--- begin Records for this task ---
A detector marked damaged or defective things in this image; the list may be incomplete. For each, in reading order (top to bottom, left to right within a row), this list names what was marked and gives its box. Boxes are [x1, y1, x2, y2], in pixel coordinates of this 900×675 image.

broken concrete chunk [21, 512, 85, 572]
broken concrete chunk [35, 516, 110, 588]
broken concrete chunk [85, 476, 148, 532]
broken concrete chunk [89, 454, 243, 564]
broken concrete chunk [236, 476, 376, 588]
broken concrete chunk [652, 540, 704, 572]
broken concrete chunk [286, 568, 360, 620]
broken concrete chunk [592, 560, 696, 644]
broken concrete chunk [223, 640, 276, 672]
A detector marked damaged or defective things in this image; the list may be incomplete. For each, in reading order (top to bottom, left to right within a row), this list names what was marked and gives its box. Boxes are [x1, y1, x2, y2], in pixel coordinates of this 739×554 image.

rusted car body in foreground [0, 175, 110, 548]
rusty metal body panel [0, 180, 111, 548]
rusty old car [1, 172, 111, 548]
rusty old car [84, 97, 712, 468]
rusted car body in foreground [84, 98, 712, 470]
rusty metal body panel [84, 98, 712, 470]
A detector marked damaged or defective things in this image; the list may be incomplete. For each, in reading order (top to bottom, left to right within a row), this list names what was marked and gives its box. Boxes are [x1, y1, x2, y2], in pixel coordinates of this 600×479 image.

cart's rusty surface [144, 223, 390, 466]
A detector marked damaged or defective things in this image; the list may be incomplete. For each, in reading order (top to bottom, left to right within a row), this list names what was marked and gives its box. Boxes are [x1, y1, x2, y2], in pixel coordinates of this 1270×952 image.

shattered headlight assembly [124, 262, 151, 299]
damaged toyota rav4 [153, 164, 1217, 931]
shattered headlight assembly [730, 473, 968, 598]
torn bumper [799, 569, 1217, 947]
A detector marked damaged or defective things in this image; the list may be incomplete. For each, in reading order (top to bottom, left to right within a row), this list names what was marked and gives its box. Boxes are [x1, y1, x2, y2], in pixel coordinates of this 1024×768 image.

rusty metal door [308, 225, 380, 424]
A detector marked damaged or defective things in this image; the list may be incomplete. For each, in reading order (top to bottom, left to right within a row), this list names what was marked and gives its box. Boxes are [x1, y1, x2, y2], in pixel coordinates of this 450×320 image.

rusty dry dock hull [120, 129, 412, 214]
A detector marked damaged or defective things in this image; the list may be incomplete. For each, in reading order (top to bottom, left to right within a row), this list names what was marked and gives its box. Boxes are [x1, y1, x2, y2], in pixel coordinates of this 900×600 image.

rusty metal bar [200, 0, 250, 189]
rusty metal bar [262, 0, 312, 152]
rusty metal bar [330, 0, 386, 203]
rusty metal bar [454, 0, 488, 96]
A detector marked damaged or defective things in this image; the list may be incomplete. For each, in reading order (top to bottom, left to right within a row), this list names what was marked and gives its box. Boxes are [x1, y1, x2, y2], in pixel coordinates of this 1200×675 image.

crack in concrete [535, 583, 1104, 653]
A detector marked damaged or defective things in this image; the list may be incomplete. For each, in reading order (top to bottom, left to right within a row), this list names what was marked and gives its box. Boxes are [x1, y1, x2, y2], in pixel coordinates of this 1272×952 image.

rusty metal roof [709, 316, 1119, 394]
--- end Records for this task ---
Format every line of the items above as a JSON list of strings, one string per line, leaving out blank lines.

Answer for the task ->
[
  "A detector marked damaged or defective things in this image; the list may be incomplete. For each, in reading order (top to bottom, left to right within a row), this list names what was marked and gives its box. Boxes are [x1, y1, x2, y2], in pixel coordinates of this 900×675 image.",
  "broken concrete chunk [21, 512, 85, 572]",
  "broken concrete chunk [35, 516, 110, 588]",
  "broken concrete chunk [85, 476, 148, 532]",
  "broken concrete chunk [89, 454, 243, 564]",
  "broken concrete chunk [236, 476, 376, 588]",
  "broken concrete chunk [652, 540, 704, 572]",
  "broken concrete chunk [286, 568, 360, 620]",
  "broken concrete chunk [592, 560, 696, 644]",
  "broken concrete chunk [223, 640, 276, 672]",
  "A detector marked damaged or defective things in this image; the list may be incomplete. For each, in reading order (top to bottom, left to right within a row), this list names what was marked and gives its box. Boxes are [x1, y1, x2, y2], in pixel coordinates of this 739×554 image.",
  "rusted car body in foreground [0, 175, 110, 548]",
  "rusty metal body panel [0, 180, 111, 548]",
  "rusty old car [1, 172, 111, 548]",
  "rusty old car [84, 97, 712, 468]",
  "rusted car body in foreground [84, 98, 712, 470]",
  "rusty metal body panel [84, 98, 712, 470]",
  "A detector marked damaged or defective things in this image; the list may be incomplete. For each, in reading order (top to bottom, left to right within a row), this list names what was marked and gives its box. Boxes are [x1, y1, x2, y2], in pixel coordinates of this 600×479 image.",
  "cart's rusty surface [144, 223, 390, 466]",
  "A detector marked damaged or defective things in this image; the list may be incomplete. For each, in reading order (top to bottom, left to right within a row), this list names what was marked and gives its box. Boxes are [x1, y1, x2, y2], in pixel coordinates of this 1270×952 image.",
  "shattered headlight assembly [124, 262, 151, 299]",
  "damaged toyota rav4 [153, 164, 1217, 931]",
  "shattered headlight assembly [730, 473, 968, 598]",
  "torn bumper [799, 569, 1217, 947]",
  "A detector marked damaged or defective things in this image; the list may be incomplete. For each, in reading order (top to bottom, left to right within a row), this list names what was marked and gives its box. Boxes are [x1, y1, x2, y2], in pixel coordinates of this 1024×768 image.",
  "rusty metal door [308, 225, 380, 424]",
  "A detector marked damaged or defective things in this image; the list may be incomplete. For each, in reading order (top to bottom, left to right within a row), this list names what was marked and gives its box. Boxes are [x1, y1, x2, y2], in pixel coordinates of this 450×320 image.",
  "rusty dry dock hull [120, 129, 412, 214]",
  "A detector marked damaged or defective things in this image; the list may be incomplete. For each, in reading order (top to bottom, left to right within a row), this list names what was marked and gives its box. Boxes are [x1, y1, x2, y2], in pixel coordinates of this 900×600 image.",
  "rusty metal bar [200, 0, 250, 189]",
  "rusty metal bar [262, 0, 312, 152]",
  "rusty metal bar [330, 0, 386, 203]",
  "rusty metal bar [454, 0, 488, 96]",
  "A detector marked damaged or defective things in this image; the list may be incomplete. For each, in reading order (top to bottom, left to right within a row), this list names what was marked and gives its box. Boxes are [x1, y1, x2, y2], in pixel coordinates of this 1200×675 image.",
  "crack in concrete [535, 583, 1104, 653]",
  "A detector marked damaged or defective things in this image; the list may be incomplete. For each, in reading order (top to bottom, left to right within a row), this list names what was marked and gives its box. Boxes are [x1, y1, x2, y2], in pixel coordinates of this 1272×952 image.",
  "rusty metal roof [709, 316, 1119, 394]"
]